Gawd. That's brass for you. Gessler and the Republicans have been using a deck of race cards for years.

Tuesday, September 13, 2011

Fraud IV

That old scarecrow known as "voter fraud" has popped up in the news again. But this time it's the real thing.
Historically -- at least in recent history -- stern warnings about wholesale fraudulent voting have been issued regularly in pre-election periods. It's a Republican thing to do, locally and nationally. Possible prosecution and jail are mentioned.
Why? Well, it's aimed at potential minority (and likely Democratic) voters , who already may feel less comfortable than they should feel about this whole confusing election system.
You know, maybe it will discourage them a little bit more from going down to the clerk's office to register or turning out to vote on election day.
I've always answered these vague GOP warnings with a simple question. If fraud is such an awful problem, how come nobody gets prosecuted for it?

Record extracts:
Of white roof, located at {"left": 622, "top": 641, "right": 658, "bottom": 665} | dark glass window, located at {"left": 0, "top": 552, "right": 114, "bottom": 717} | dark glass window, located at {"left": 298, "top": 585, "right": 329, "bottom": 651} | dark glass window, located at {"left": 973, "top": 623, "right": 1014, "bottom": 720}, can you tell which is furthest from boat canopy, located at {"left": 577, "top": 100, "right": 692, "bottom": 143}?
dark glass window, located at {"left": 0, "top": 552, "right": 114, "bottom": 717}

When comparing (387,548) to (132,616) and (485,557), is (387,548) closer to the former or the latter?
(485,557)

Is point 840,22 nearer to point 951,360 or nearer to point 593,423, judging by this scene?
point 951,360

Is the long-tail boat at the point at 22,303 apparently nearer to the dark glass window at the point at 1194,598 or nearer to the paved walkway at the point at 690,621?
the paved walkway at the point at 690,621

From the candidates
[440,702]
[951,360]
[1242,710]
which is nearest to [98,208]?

Stated exercise 1: Could you quote from the voter fraud post the part that opens with the words containing "Gawd. That's brass" and closes with "the real thing."?
Stated exercise 2: Can you rewrite the whole listing above so that every "nearer" becomes "closer" and nothing else changes?

Full output 1:
Gawd. That's brass for you. Gessler and the Republicans have been using a deck of race cards for years.

Tuesday, September 13, 2011

Fraud IV

That old scarecrow known as "voter fraud" has popped up in the news again. But this time it's the real thing.

Full output 2:
Of white roof, located at {"left": 622, "top": 641, "right": 658, "bottom": 665} | dark glass window, located at {"left": 0, "top": 552, "right": 114, "bottom": 717} | dark glass window, located at {"left": 298, "top": 585, "right": 329, "bottom": 651} | dark glass window, located at {"left": 973, "top": 623, "right": 1014, "bottom": 720}, can you tell which is furthest from boat canopy, located at {"left": 577, "top": 100, "right": 692, "bottom": 143}?
dark glass window, located at {"left": 0, "top": 552, "right": 114, "bottom": 717}

When comparing (387,548) to (132,616) and (485,557), is (387,548) closer to the former or the latter?
(485,557)

Is point 840,22 closer to point 951,360 or closer to point 593,423, judging by this scene?
point 951,360

Is the long-tail boat at the point at 22,303 apparently closer to the dark glass window at the point at 1194,598 or closer to the paved walkway at the point at 690,621?
the paved walkway at the point at 690,621

From the candidates
[440,702]
[951,360]
[1242,710]
which is nearest to [98,208]?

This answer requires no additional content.